Onde está a verdade? Onde está a realidade em meio a essa pesca interminável, ilegal e insustentável em nossos mares? Algo – diante de números tão altos – deve ser perdido e desperdiçado.

De acordo com o WWF , 31% dos estoques globais de peixes são explorados acima do nível de sustentabilidade e 61% explorados em plena capacidade. As condições dos estoques pesqueiros globais são agravadas ainda mais por práticas de pesca insustentáveis, que inevitavelmente levam à destruição de habitats e à captura acidental de espécies ameaçadas e alvo (as espécies de maior interesse comercial).

A pesca ilegal é uma ameaça desenfreada aos estoques de peixes do mundo e às comunidades que deles dependem. Todos os anos, em todo o mundo, entre 11 e 26 toneladas de peixes são capturados ilegalmente com perdas anuais totais entre 10 e 23,5 bilhões de dólares.

Os números

Além disso, de acordo com  dados do WWF , em 2019 pelo menos 230 mil toneladas de pescado foram descarregadas em águas europeias . A maior parte dos resíduos, 92%, está ligada à pesca de arrasto , um método de pesca que literalmente raspa o fundo do mar, recolhendo indiscriminadamente tudo o que encontra.

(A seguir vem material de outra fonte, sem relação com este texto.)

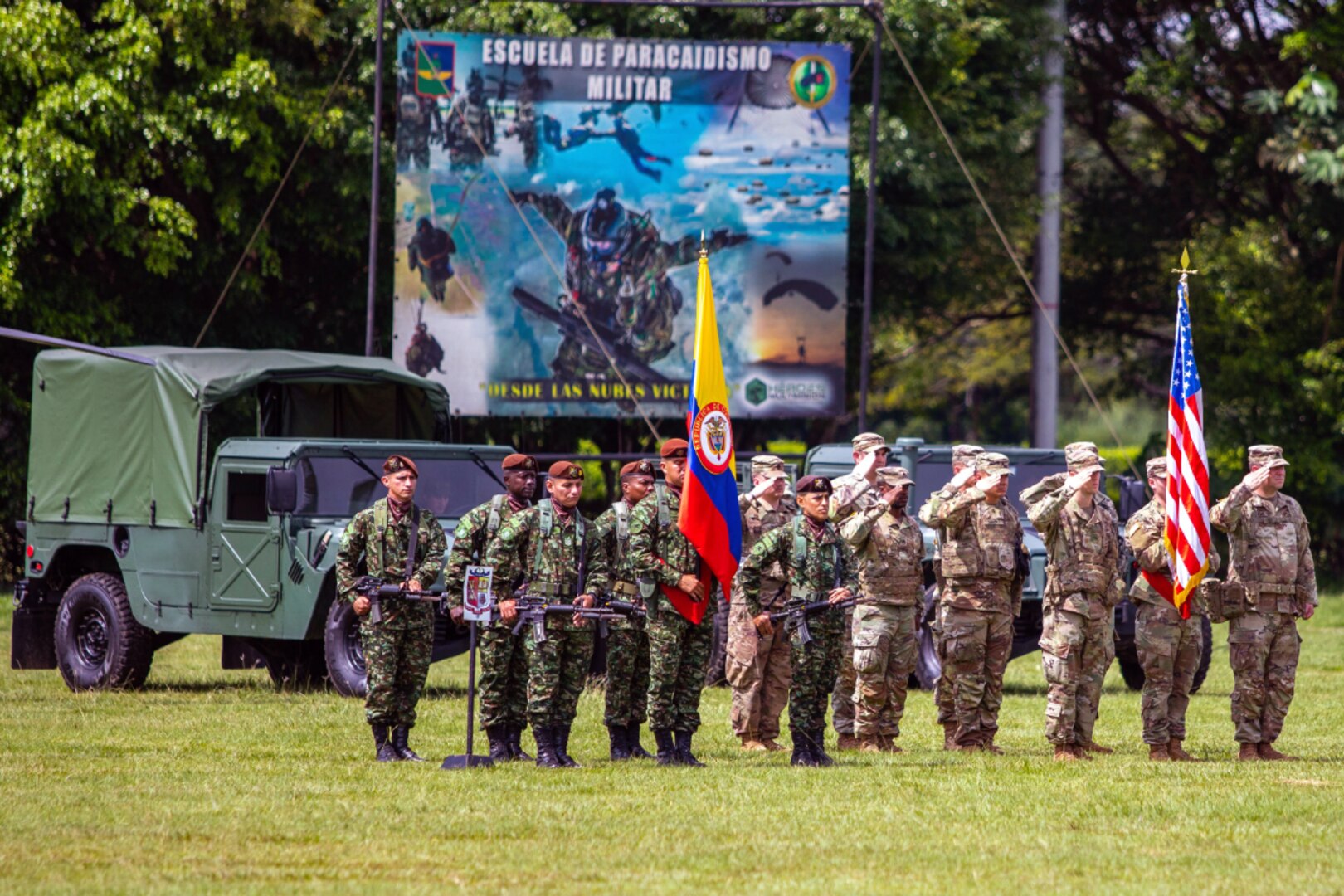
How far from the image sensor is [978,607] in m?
12.1

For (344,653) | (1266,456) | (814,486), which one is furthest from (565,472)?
(1266,456)

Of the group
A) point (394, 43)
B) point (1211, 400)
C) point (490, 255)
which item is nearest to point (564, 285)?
point (490, 255)

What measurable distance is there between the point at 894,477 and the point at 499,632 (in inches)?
109

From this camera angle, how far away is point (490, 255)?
21.4 metres

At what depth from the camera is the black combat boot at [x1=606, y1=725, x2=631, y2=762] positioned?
37.2 ft

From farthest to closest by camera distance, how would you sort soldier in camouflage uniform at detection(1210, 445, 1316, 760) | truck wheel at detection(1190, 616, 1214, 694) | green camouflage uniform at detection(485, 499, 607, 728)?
1. truck wheel at detection(1190, 616, 1214, 694)
2. soldier in camouflage uniform at detection(1210, 445, 1316, 760)
3. green camouflage uniform at detection(485, 499, 607, 728)

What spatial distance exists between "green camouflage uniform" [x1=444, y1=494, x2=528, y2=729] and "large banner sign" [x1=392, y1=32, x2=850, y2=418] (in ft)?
33.4

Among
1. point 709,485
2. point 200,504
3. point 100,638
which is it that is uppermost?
point 709,485

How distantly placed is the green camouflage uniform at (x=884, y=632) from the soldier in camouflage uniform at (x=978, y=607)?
0.82 feet

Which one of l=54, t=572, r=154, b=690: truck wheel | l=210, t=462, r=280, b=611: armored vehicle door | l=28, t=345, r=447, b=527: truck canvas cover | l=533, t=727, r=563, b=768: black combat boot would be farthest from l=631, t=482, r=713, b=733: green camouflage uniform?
l=54, t=572, r=154, b=690: truck wheel

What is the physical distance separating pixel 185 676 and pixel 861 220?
1271 cm

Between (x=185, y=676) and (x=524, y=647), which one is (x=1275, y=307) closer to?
(x=185, y=676)

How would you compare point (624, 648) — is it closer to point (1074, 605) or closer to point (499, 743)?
point (499, 743)

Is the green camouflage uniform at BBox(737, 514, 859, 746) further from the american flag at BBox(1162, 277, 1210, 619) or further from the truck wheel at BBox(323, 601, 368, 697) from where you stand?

Mas esta é apenas uma figura muito pequena de um problema global ainda maior. A FAO estima que 35% de todos os peixes, crustáceos e moluscos coletados em oceanos, lagos e pisciculturas são desperdiçados ou perdidos antes de chegarem às nossas mesas. Os peixes são de fato altamente perecíveis e frágeis, o que os torna ainda mais vulneráveis. Além disso, as populações de peixes já estão amplamente ameaçadas não apenas pela pesca excessiva, mas também pela poluição e pela crise climática.

©The Guardian

Soma-se a isso o fato de que pouco menos da metade de todo o peixe consumido pelas pessoas é pescado em mar aberto:

34% dos estoques marinhos globais estão agora superexplorados , disse Pete Pearson, diretor sênior de desperdício de alimentos do WWF, ao The Guardian. As capturas acessórias (peixes indesejados capturados involuntariamente) também são um problema crescente: cerca de 10% dos peixes capturados na natureza são descartados todos os anos em todo o mundo, o equivalente a 8,6 milhões de toneladas de animais. Os principais culpados são equipamentos de pesca imprecisos e políticas que permitem que os pescadores descartem espécies não-alvo.

Existe um plano econômico preciso por trás de tudo isso?

Claro que sim.

Embora os subsídios tenham sido historicamente projetados para apoiar os pescadores de pequena escala, hoje 80% dos US$ 35,4 bilhões em subsídios anuais à pesca vão para um punhado de frotas industriais. Estes incluem arrastões gigantes que só estão equipados para viajar em alto mar e pesca excessiva, levando a devoluções em escala industrial.

O impacto da pesca ilegal e não declarada também é importante, pois provavelmente contribui com toneladas de capturas acessórias para o desperdício global de peixes.

Comida para 3 bilhões de pessoas

Desperdiçar peixe é mais do que apenas a perda física de peixe – para os 3 bilhões de pessoas cuja dieta depende de peixe, é uma oportunidade nutricional perdida.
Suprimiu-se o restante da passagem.